Il 25 novembre segna la Giornata internazionale per l’eliminazione della violenza contro le donne, un appuntamento riconosciuto a livello mondiale per ricordare che la violenza di genere non è un fenomeno episodico, ma un problema strutturale che attraversa culture, classi sociali e confini. In Italia, i numeri confermano la gravità del fenomeno e mettono in luce una dimensione spesso trascurata: quella delle donne immigrate, che oltre alla violenza di genere affrontano barriere culturali, linguistiche, legali e sociali.

Un fenomeno diffuso, spesso nascosto

Secondo l’ISTAT, 6 milioni e 400mila donne residenti in Italia hanno subito nel corso della vita almeno una forma di violenza fisica o sessuale, pari al 31,9% della popolazione femminile tra i 16 e i 75 anni. La violenza fisica riguarda il 18,8%, quella sessuale il 23,4%, mentre il 5,7% delle donne ha subito uno stupro o un tentato stupro.

Questi dati rendono evidente l’esistenza di un’emergenza continua. Tuttavia, all’interno di questo quadro generale esiste un’esperienza ancora meno visibile: quella delle donne migranti.

Donne immigrate: quando la vulnerabilità si moltiplica

Il confronto statistico mostra che le donne straniere subiscono la violenza con maggiore intensità rispetto alle donne italiane. L’ISTAT riporta che il 20,4% delle donne straniere ha subito violenza fisica o sessuale da un partner o ex partner, rispetto al 12,9% delle italiane.

Uno studio epidemiologico europeo condotto tra donne immigrate e rifugiate in Italia indica inoltre che il 56% delle intervistate ha vissuto almeno una forma di violenza dopo l’arrivo nel Paese, mentre il 28,5% ha riportato forme multiple di abuso (violenza sessuale, psicologica, economica o sfruttamento).

Secondo UNICEF e UNHCR, molte donne subiscono violenza già durante il viaggio migratorio e restano a rischio anche nei centri di accoglienza, dove mancano spazi protetti adeguati e personale formato sulle dinamiche della violenza di genere.

Ostacoli nel chiedere aiuto

Per molte donne migranti, denunciare è estremamente difficile. Le cause principali sono:

  • dipendenza economica o giuridica dal partner
  • mancanza di informazioni sui diritti e sui servizi disponibili
  • isolamento sociale e familiare
  • sfiducia nelle istituzioni, spesso basata su esperienze precedenti nei Paesi d’origine

In alcuni casi, il permesso di soggiorno è legato al matrimonio, creando una forma di violenza istituzionale involontaria, che rende la donna ricattabile.

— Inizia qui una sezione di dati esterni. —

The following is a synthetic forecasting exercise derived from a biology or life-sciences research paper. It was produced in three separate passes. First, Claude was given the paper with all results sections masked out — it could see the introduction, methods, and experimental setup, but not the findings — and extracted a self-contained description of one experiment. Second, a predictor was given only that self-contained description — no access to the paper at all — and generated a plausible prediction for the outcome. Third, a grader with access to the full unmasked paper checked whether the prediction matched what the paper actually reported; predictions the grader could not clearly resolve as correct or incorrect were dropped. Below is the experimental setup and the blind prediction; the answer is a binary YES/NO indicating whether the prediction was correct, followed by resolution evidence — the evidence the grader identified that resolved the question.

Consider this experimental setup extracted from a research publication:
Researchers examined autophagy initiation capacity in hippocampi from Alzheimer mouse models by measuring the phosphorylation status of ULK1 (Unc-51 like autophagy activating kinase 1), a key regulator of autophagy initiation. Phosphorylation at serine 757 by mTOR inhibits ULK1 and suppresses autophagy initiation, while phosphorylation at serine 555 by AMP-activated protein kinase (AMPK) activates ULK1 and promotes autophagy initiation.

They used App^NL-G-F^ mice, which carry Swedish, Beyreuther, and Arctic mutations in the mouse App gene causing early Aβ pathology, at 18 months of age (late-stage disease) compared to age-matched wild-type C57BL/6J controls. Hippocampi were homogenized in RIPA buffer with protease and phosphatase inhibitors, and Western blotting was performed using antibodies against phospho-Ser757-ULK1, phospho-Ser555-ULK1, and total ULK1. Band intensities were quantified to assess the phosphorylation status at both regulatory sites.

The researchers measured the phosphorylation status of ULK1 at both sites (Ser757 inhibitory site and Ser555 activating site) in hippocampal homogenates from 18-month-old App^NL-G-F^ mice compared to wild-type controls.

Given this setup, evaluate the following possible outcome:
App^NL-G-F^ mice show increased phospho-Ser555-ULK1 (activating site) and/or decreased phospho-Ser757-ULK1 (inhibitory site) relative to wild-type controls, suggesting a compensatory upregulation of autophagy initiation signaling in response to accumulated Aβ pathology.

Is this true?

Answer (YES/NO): NO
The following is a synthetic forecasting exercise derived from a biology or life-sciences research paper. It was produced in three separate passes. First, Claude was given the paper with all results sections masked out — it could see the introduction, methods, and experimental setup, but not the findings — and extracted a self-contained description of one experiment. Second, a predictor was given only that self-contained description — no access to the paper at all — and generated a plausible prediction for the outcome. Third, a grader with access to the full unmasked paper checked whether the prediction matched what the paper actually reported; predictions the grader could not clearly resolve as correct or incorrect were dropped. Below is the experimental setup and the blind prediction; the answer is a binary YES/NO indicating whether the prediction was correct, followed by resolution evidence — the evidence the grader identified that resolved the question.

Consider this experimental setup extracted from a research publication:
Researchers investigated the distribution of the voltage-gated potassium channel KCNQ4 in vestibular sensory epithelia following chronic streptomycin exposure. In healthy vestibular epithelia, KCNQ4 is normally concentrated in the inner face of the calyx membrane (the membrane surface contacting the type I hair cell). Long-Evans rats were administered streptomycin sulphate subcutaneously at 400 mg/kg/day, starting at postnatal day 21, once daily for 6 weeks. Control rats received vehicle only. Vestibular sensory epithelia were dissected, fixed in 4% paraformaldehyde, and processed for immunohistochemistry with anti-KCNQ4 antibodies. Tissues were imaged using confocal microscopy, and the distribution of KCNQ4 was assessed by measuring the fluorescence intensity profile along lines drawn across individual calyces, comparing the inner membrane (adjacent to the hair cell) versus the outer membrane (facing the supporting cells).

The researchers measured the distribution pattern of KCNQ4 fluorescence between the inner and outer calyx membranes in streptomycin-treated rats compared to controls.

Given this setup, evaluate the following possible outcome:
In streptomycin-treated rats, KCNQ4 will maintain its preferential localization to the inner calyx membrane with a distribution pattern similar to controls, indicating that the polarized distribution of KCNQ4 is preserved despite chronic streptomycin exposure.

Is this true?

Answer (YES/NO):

La risposta istituzionale e sociale

In Italia operano centinaia di centri antiviolenza e case rifugio che offrono assistenza psicologica, legale e sanitaria. Negli ultimi anni, molte di queste strutture hanno introdotto figure fondamentali come mediatrici culturali, facilitando la comunicazione e ricucendo ponti tra sistemi valoriali diversi.

Ma resta ancora molto da fare.

Politiche efficaci devono includere:

  • formazione del personale sociosanitario e scolastico
  • sportelli multilingue
  • tutela giuridica indipendente dal partner o permesso di soggiorno
  • programmi di empowerment economico
  • educazione interculturale e di genere

Oltre i numeri: rimettere al centro la dignità

Se ogni cifra riflette una esperienza, ogni storia ci chiede responsabilità. La violenza sulle donne — e in particolare sulle donne migranti — non può essere trattata come un fenomeno marginale o circoscritto a dinamiche culturali “altre”. È un problema sociale collettivo.

In questa giornata, non basta ricordare: è necessario agire. Riconoscere la violenza significa dare voce a chi non ha potuto parlare, proteggere chi non ha ancora trovato la forza di fuggire e trasformare la consapevolezza in strutture di sostegno concrete e accessibili.

Perché una società giusta non si misura dal numero delle leggi, ma dalla capacità di rendere sicura la vita di tutte le sue donne, senza distinzione di lingua, origine o status.